WHERE key_field1 = result_package-key_field1
 AND key_field2 = result_package-key_field2

 AND key_field3 = result_package-key_field3
 AND ( group_field = 'GR1'

 OR group_field = 'GR2')

 AND NOT lookup_date = '00000000'.

CASE ls_rest_plus-group_field.

  WHEN 'GR1'.

    IF itab_group1 IS INITIAL.

 "From this point, the field with the group is no longer important => we therefore only transfer the remaining lines

      MOVE-CORRESPONDING ls_all TO ls_group.

    INSERT ls_group INTO TABLE itab_group1.
     
   ELSE.
    READ TABLE itab_group1
      WITH TABLE KEY key_field1 = ls_group-key_field1
         key_field2 = ls_group-key_field2
         key_field3 = ls_group-key_field3
    ASSIGNING <fs_group>.

 IF sy-subrc = 0.

 "If necessary, implement update of line from itab_group1

    ELSE.
      MOVE-CORRESPONDING ls_all TO ls_group.

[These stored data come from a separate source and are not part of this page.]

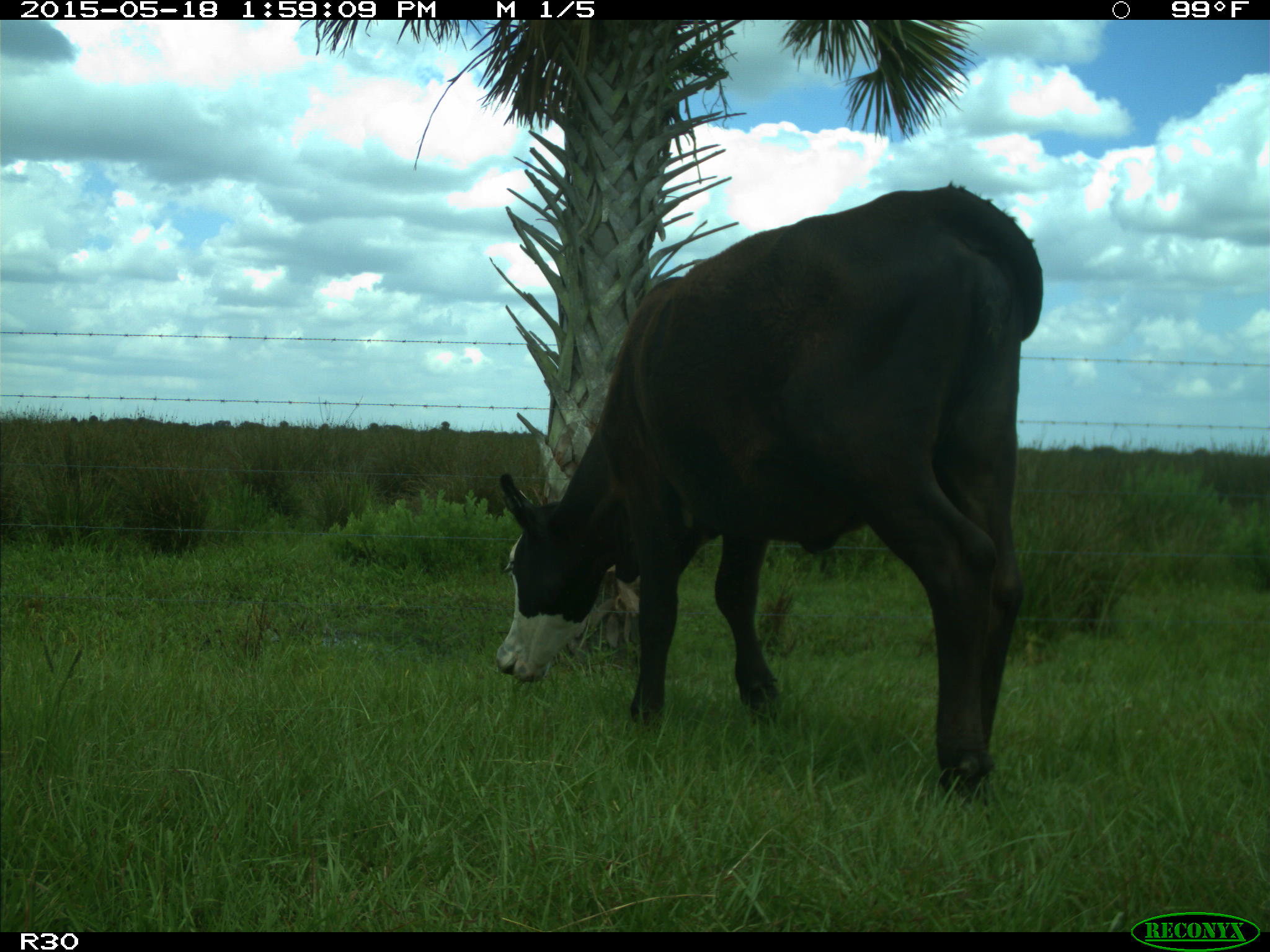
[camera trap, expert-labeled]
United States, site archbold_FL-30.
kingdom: Animalia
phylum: Chordata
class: Mammalia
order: Artiodactyla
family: Bovidae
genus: Bos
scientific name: Bos taurus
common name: domestic cow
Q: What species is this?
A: Bos taurus (domestic cow).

      INSERT ls_group INTO TABLE itab_group1.

     ENDIF.
     ENDIF.

 WHEN OTHERS.

 "As above, but from itab_group2

 ENDCASE.
 CLEAR ls_all.
 CLEAR ls_group.
 UNASSIGN <fs_group>.
ENDSELECT.

For a DTP with a package size of 200,000 and nearly 16 million data records to load, (1) has taken us 43m 39s and (2) 42m 25s. We have read from a table with nearly 190 million data records and have had to create a total of 5 groups of data in internal tables, which then had to be searched in the transformation LOOP for the lookup. And yes, these loads were implemented on BW on HANA. J

 To compare: were we to read from the database for the 5 lookups within the LOOP, we would need c. 5 hours for a load with the same amount of data.

 The comparative speed of methods (1) and (2) is also explored in the theory (section 4.4.2) that the commonly poor reputation of SELECT/ENDSELECT loops is not justified. While these loops do have certain disadvantages, they are in performance terms not necessarily slower than SELECT INTO statements. They are in fact to be preferred when they allow the development of simpler and clearer programming logic. The disadvantages of SELECT/ENDSELECT loops are less relevant for in-memory databases.

 If you are also careful only to select those data records and fields that you later require, you will generally ensure high-performance transformations. The implementation work is definitely worthwhile!